= Frank Barsotti =

American photographer (1937–2012)

Franco A. "Frank" Barsotti (November 20, 1937, - June 6, 2012) was an American photographer. Youngest of three children, he was born and raised in Chicago's historic Pullman area by Italian immigrant parents. Italy, where he returned often, was a common theme through much of his work, such as the series Italy 1974 and White.

His noted series Artigiano consists of photographs of tools hand-made by his father.

Though trained in traditional black-and-white photography, Franco embraced digital technology and was one of the earliest professors to work with digital photography.

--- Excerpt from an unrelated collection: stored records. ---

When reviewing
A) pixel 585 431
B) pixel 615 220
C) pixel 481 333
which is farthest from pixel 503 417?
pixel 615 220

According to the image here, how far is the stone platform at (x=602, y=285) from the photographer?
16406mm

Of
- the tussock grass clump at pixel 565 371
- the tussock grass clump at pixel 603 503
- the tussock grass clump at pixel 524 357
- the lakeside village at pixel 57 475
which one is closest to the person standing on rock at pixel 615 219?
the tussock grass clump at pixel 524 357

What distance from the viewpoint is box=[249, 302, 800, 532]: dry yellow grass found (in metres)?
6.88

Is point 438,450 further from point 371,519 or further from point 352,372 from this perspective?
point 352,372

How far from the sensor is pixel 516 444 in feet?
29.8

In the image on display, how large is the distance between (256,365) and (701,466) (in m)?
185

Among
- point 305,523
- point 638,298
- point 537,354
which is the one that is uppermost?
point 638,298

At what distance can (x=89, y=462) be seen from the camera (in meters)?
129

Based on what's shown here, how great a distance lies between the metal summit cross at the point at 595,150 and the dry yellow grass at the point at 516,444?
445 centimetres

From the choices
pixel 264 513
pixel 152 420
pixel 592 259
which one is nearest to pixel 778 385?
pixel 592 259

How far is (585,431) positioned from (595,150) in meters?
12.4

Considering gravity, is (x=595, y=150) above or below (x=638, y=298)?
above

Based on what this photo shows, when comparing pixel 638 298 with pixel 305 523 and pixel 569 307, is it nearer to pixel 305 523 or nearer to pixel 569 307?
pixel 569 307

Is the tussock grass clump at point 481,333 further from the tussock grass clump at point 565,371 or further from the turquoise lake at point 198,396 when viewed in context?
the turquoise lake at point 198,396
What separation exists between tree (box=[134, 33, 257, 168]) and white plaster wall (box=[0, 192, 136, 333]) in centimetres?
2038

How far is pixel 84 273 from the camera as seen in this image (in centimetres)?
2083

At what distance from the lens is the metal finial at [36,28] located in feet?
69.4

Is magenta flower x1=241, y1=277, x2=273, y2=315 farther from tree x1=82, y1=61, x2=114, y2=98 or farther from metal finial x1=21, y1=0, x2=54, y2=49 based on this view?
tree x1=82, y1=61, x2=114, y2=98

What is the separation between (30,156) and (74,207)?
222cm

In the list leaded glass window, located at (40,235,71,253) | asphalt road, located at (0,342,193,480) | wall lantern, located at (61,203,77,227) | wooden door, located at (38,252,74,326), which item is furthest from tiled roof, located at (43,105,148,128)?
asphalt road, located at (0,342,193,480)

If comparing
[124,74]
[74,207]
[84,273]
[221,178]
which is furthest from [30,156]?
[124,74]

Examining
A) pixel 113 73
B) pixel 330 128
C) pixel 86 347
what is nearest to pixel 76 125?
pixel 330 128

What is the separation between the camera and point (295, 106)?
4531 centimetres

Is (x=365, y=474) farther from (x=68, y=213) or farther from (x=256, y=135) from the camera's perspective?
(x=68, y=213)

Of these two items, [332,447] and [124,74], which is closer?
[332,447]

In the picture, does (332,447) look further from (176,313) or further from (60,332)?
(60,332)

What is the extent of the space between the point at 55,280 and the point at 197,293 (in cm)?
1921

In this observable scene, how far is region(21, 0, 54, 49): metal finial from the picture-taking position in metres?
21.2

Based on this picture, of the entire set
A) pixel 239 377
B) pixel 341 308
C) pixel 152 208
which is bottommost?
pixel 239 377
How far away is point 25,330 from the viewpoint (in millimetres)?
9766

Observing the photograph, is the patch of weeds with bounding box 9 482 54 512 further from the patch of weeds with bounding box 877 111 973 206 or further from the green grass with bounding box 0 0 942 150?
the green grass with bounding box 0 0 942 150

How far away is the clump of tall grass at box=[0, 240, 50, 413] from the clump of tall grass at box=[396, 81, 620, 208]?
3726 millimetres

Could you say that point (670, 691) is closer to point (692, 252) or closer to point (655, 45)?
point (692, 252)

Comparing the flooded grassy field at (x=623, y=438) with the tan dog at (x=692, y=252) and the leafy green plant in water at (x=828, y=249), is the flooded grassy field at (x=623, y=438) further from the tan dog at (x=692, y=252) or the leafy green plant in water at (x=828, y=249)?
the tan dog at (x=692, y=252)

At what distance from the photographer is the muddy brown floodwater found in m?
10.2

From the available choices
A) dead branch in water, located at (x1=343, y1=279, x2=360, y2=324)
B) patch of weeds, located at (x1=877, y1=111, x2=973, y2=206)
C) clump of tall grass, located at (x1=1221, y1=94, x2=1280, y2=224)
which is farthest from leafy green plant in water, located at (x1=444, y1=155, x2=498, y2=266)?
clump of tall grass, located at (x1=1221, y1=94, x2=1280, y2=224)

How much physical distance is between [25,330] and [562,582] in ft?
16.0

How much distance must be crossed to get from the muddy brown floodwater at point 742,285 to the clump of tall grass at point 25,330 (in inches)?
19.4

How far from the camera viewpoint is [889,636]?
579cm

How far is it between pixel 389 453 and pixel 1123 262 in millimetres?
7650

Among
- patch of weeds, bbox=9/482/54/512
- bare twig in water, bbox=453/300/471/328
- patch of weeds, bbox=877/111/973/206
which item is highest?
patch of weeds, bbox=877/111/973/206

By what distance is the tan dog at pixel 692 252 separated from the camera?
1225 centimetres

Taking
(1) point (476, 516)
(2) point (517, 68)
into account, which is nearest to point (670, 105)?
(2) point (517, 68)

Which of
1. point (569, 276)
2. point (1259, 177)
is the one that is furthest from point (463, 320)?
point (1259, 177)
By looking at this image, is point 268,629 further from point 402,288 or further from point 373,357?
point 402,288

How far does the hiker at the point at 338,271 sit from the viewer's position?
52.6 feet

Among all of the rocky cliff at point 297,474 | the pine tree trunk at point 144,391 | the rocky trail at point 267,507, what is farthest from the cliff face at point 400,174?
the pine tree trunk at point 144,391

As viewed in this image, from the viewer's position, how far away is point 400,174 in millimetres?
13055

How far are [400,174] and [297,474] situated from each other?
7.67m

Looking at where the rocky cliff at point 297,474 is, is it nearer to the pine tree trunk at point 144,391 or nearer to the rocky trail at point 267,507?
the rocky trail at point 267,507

Franco received a Bachelor of Science Degree in Photography from the Institute of Design at Illinois Institute of Technology, where he studied under Harry Callahan and Aaron Siskind. He attended the graduate program in photography at Ohio University in Athens, Ohio, and received a Master of Fine Arts in Photography from the School of the Art Institute of Chicago, where he also taught for 38 years.

The following is an excerpt from a statement from the School of the Art Institute of Chicago upon Frank Barsotti's death on June 6, 2012:

While teaching at the SAIC, Frank completed his MFA (1969), and a suite of his black-and-white photographs from this period are in the permanent collection of the Art Institute of Chicago. Along with Professor Fred Endsley, Frank was one of the first faculty members to experiment with digital technology. He was an intrepid maker, and early on, championed alternative and non-silver processes, and what was then considered radical digital processes. Frank was a passionate and dedicated teacher, unafraid to deliver forceful opinions on art and education. He believed strongly in the art school process of dialogue, experimentation, and critique, and this legacy endures in his department and beyond.

Though living in Washington State for the [last] 10 years [of his life], Frank was born and raised in Chicago's historic Pullman area and spent the majority of his life in and dedicated to Chicago. He taught alongside Joyce Niemanas, Barbara Crane, and Ken Josephson, and during his years at SAIC taught nearly 2,000 students.